In practice, that's about four centimeters in infants and five centimeters in children.
And the ratio of compressions to breaths.
If you're a single rescuer, it's 30 compressions to two breaths, just like in adults.
But if you're a healthcare provider and there are two of you, the ratio for children and infants changes to 15 compressions to two breaths.
15 to two.
Got it.
Okay, we have covered a massive amount of ground here.
We really have.
From the tiny four millimeter airway of an infant, all the way to the complex lifelong care of cystic fibrosis.
When you think about this entire chapter, what is the final most important takeaway for a nursing student?
The nurse's role is observation.
Vigilant observation.
A child can compensate for a long, long time and look okay -ish.
And then they crash.
They fall off that cliff.
Watching for the subtle signs of increased work of breathing and that key sign of restlessness saves lives.

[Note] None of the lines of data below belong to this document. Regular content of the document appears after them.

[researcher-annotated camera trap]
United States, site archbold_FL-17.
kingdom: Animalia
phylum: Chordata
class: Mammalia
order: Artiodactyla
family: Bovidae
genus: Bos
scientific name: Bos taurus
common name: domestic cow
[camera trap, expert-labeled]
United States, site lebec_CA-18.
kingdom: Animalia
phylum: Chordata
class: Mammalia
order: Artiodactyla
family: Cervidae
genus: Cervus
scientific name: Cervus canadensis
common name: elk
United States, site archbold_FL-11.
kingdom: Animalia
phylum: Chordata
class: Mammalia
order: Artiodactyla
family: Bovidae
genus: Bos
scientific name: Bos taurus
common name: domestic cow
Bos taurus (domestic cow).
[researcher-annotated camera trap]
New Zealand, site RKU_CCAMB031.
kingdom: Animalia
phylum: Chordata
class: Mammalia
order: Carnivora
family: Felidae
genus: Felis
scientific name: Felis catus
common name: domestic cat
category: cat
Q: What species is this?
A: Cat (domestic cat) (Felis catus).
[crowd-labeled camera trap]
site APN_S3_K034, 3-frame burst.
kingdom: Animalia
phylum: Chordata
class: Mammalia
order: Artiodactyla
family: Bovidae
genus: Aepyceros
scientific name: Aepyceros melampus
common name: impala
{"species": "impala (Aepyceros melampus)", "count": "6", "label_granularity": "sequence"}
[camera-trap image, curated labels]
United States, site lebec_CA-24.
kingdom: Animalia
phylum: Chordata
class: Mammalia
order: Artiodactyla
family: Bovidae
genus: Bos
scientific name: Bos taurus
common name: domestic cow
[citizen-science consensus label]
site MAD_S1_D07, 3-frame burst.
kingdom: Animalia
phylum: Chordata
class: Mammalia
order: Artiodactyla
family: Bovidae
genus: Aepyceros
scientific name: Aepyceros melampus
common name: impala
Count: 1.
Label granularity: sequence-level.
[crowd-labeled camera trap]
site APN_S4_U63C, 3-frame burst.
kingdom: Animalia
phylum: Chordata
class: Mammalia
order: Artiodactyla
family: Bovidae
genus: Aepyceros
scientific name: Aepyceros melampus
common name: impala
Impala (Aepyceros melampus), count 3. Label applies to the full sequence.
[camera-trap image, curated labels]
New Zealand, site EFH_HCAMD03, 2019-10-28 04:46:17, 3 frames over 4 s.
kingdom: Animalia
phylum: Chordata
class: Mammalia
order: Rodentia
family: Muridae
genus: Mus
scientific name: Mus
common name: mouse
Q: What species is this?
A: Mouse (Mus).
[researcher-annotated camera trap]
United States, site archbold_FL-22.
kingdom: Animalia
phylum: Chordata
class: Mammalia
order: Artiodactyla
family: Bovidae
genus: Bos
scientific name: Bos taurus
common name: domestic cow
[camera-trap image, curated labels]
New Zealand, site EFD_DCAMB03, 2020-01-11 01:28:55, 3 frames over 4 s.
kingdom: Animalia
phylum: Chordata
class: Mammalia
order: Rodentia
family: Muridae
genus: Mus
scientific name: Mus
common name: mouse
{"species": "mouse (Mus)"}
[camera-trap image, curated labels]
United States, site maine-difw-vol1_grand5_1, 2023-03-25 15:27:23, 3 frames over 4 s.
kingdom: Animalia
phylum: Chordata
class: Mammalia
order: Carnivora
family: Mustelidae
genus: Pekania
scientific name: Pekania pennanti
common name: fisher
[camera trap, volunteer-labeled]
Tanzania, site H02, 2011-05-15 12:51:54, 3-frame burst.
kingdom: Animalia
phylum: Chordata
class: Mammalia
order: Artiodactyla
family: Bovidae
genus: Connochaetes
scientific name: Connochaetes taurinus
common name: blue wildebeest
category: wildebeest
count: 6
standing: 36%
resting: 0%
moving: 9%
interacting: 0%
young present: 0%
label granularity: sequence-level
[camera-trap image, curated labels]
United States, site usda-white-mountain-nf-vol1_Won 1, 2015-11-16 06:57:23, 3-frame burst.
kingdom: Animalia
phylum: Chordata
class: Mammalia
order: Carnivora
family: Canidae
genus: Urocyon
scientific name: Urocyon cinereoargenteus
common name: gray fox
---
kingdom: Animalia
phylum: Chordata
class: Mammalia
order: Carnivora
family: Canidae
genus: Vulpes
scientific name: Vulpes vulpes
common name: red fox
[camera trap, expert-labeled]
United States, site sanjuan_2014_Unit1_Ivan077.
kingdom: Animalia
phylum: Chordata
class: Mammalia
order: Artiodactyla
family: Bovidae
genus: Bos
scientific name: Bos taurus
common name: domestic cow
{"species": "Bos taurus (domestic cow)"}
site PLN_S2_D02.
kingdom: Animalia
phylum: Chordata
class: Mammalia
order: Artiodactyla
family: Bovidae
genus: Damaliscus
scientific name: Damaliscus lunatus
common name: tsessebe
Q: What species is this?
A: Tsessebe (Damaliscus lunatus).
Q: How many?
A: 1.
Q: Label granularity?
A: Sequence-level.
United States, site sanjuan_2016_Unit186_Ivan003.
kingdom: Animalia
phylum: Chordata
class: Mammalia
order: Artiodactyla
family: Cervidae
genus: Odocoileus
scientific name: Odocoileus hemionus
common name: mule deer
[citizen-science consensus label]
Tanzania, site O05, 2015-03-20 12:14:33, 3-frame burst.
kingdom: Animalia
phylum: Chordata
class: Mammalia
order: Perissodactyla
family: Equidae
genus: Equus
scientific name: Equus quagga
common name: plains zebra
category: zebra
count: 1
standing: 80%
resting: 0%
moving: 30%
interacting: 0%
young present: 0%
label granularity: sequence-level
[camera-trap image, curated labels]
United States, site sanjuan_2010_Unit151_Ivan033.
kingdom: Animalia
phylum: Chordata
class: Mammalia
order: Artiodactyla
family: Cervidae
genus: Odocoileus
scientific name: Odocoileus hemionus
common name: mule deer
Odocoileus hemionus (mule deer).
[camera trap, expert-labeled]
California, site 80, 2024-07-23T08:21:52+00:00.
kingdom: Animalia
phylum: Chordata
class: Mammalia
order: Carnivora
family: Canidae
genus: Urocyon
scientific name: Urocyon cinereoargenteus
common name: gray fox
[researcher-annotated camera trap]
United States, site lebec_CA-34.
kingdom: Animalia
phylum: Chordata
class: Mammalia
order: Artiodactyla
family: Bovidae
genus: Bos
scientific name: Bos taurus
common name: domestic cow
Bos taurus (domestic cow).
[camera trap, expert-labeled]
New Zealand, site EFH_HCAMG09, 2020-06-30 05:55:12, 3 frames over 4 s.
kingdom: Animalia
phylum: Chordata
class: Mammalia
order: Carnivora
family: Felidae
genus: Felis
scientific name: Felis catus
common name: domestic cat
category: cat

Catching it early is everything.
That is a powerful message.
Your eyes are your most important assessment tool.
Thank you so much for walking us through this.
My pleasure.
It's a critical topic.
For everyone listening, go back and look at those tables and care plans in chapter 21.
Review the asthma action plans and the CF enzyme instructions.
They will absolutely show up in your practice.
From the last minute lecture team, stay curious and stay safe out there.